_What to do_
Which lines of the records below contain the word "site"? Report each of them in full.

Material provided section start

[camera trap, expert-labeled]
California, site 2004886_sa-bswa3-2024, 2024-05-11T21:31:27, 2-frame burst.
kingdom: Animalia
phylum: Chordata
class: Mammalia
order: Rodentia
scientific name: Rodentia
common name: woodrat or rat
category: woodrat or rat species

Material provided section end
Material provided section start

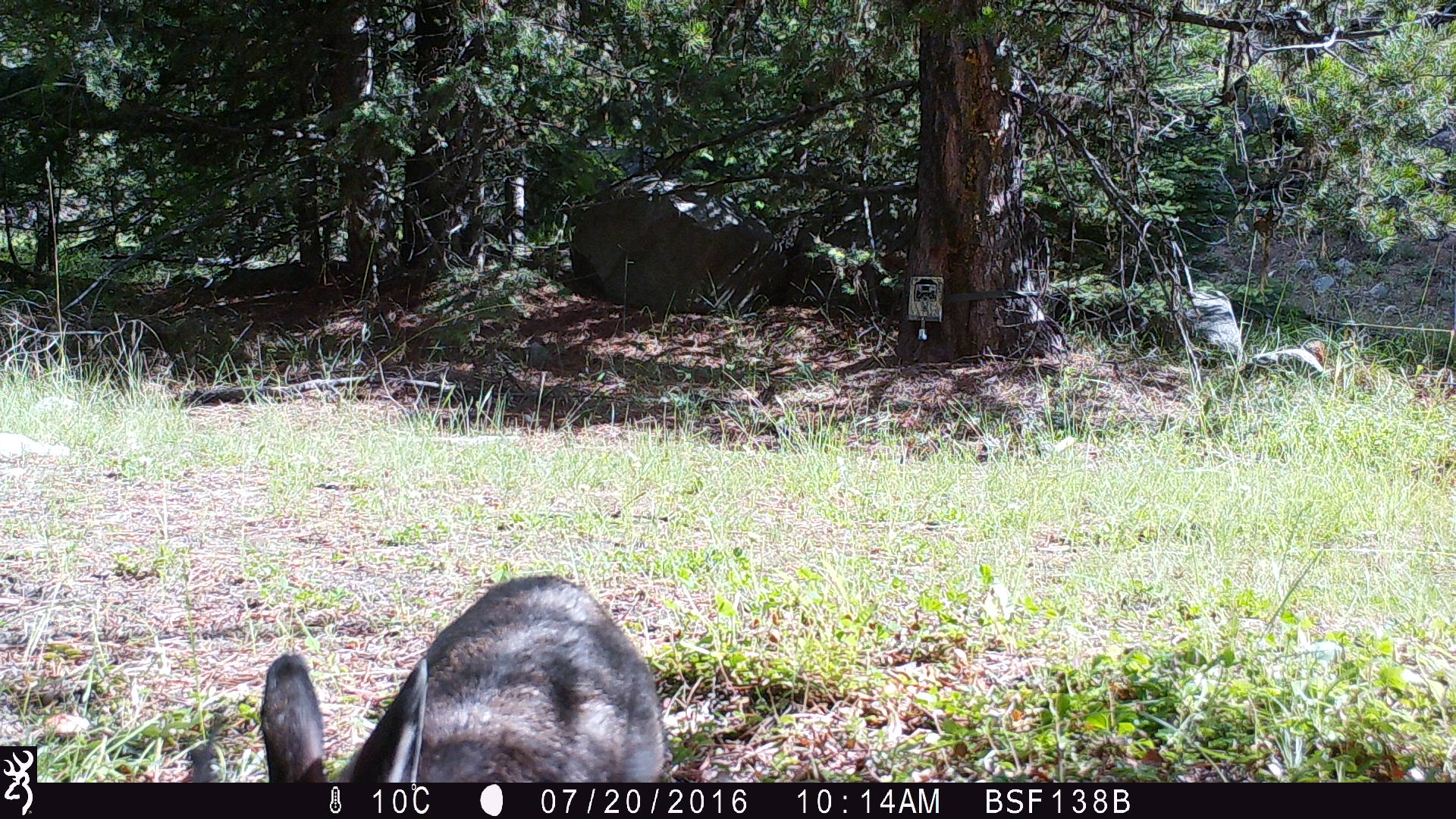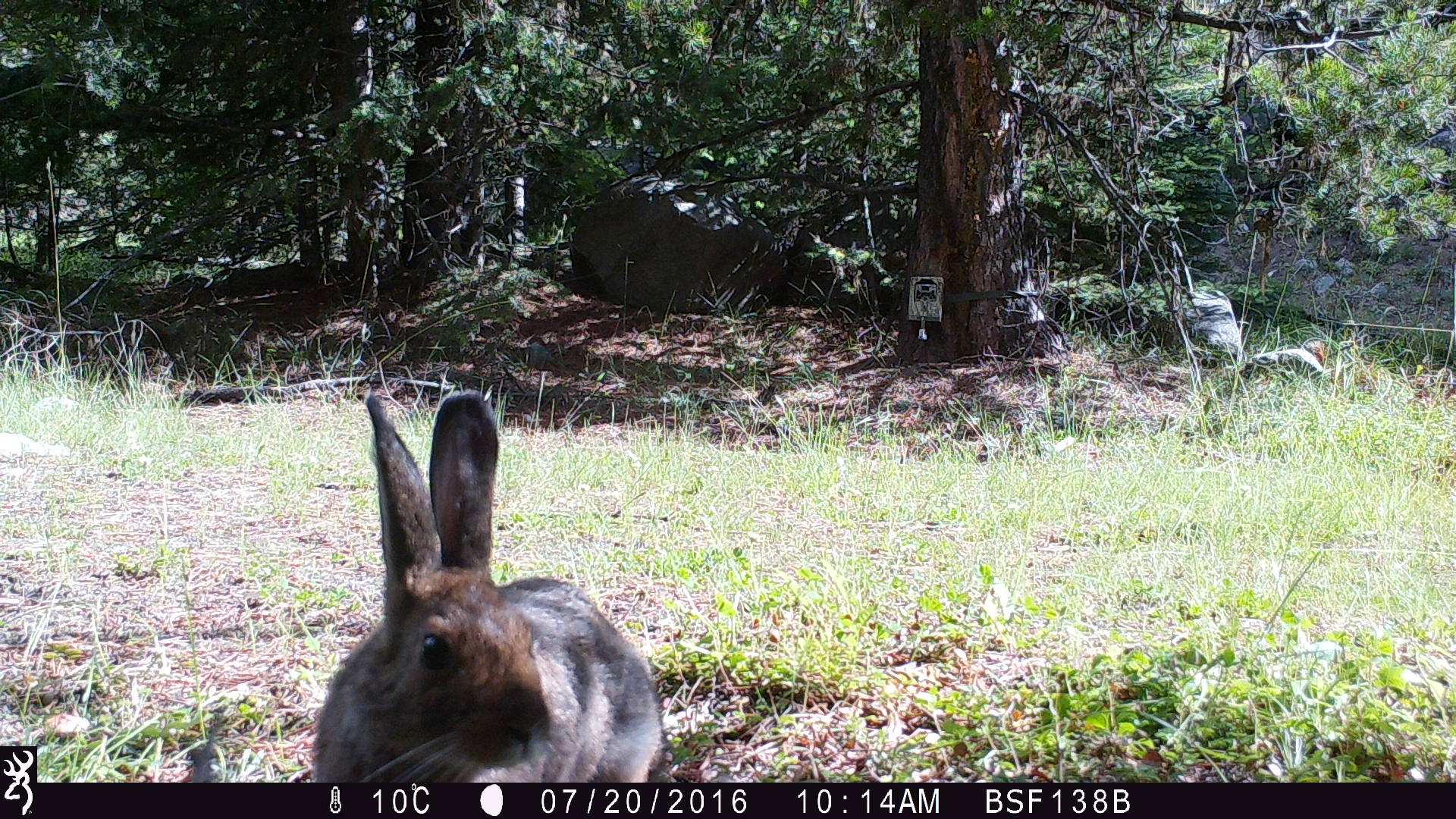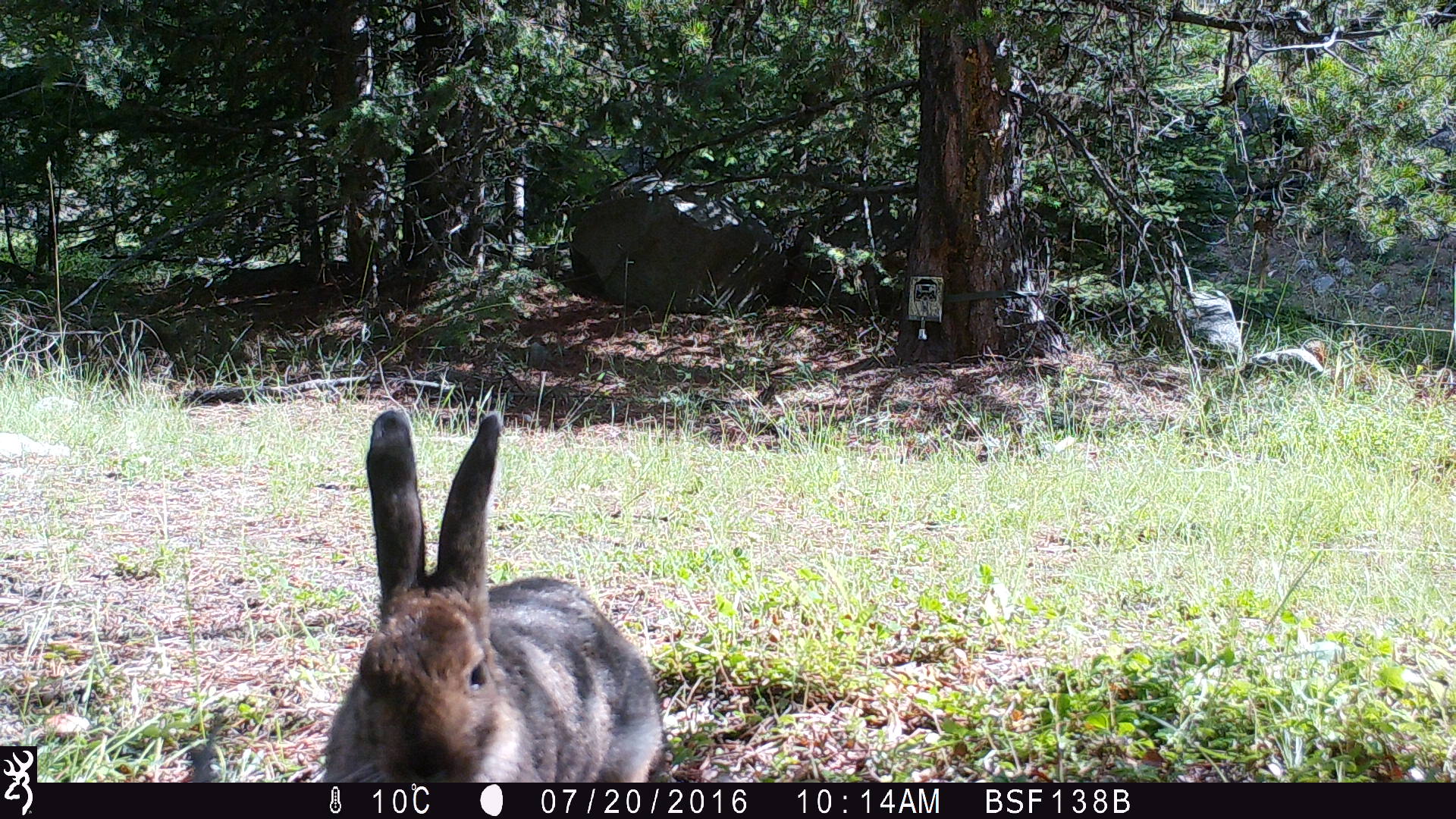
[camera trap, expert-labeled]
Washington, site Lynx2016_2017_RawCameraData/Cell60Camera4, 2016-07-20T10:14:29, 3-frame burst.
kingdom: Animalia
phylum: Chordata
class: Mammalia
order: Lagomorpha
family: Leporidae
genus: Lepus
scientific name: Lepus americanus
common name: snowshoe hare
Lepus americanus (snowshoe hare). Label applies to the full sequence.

Material provided section end

_Result of this task_
California, site 2004886_sa-bswa3-2024, 2024-05-11T21:31:27, 2-frame burst.
Washington, site Lynx2016_2017_RawCameraData/Cell60Camera4, 2016-07-20T10:14:29, 3-frame burst.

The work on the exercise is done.